Working again with producer Alison Brown, Special Consensus builds on their legacy of blending classic sounds with contemporary influences. Bluegrass standards including “I’ve Been All Around This World”and Tony Rice’s “Like a Train” sit alongside re-workings of The Marvelettes’ “Please Mr. Postman” and Roger Miller’s “King of the Road.” All but two of the album’s tracks are collaborations between the current and former band members and the spirit of musical camaraderie that informed the recording sessions shines through the music.

The most heartfelt track on the album, the John Hartford-penned “I Wish We Had Our Time Again” has special guests join in with current band members Greg Cahill (banjo), Brian McCarty (mandolin), Greg Blake (guitar) and Dan Eubanks (bass) and the track is infused with a casual jam session vibe, everyone trading vocal lines and swapping fiddle tunes during the instrumental sections. The friendship between all the musicians is palpable and bandleader Greg says the session filled him with gratitude. “I feel so very fortunate to have had so many talented, fantastic musicians and great people pass through the band and remain friends forever. I am so lucky to have been able to follow my ‘path with heart’ for the past 50 years!”

Been All Around This World is chock full of stellar collaborations. The album kicks off with “What Am I Doing Hangin’ Round,” a song made popular by the Monkees, featuring Chris Jones on lead vocals and a climactic final chorus that includes harmonies from Rick Faris and Dallas Wayne. Faris’s high tenor vocals are featured on the album’s second single “Please Mr.
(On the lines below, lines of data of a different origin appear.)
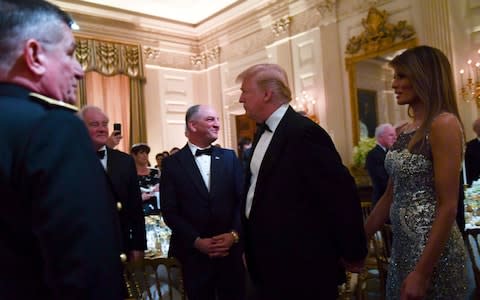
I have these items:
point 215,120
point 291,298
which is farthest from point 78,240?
point 215,120

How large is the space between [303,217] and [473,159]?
4.39 m

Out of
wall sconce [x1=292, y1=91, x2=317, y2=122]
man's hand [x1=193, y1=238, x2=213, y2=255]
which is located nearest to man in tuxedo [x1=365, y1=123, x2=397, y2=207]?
man's hand [x1=193, y1=238, x2=213, y2=255]

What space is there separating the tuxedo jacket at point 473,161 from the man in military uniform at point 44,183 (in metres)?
5.29

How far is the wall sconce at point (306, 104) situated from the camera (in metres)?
7.94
Postman” and Dallas Wayne delivers a stunning version of “Always on a Mountain” made popular by Merle Haggard in the late 1970s. Greg Cahill and Alison Brown continue their tradition of including a twin banjo tune on every Special Consensus album, this time with a tasty take on the classic Louis Armstrong song “Red, Red Robin.”

The album’s title track, “I’ve Been All Around This World,” winds through three modulations, each section featuring a different lead singer starting with Josh Williams on the first verse, Greg Blake with Ashby Frank on the second verse and ending with Robbie Fulks.

Over the course of their 50-year career, Chicago-based Special Consensus has toured across the globe, playing in every state in the continental US as well as in over a dozen countries on multiple continents. The band’s founder and banjoist Greg Cahill has built a legendary farm team for a long list of bluegrass musicians who started their careers as members of the band. Special Consensus has released over two dozen albums, received two Grammy nominations and eight IBMA Awards. They hold the distinction of being the longest continuously touring and recording band in bluegrass music still performing today.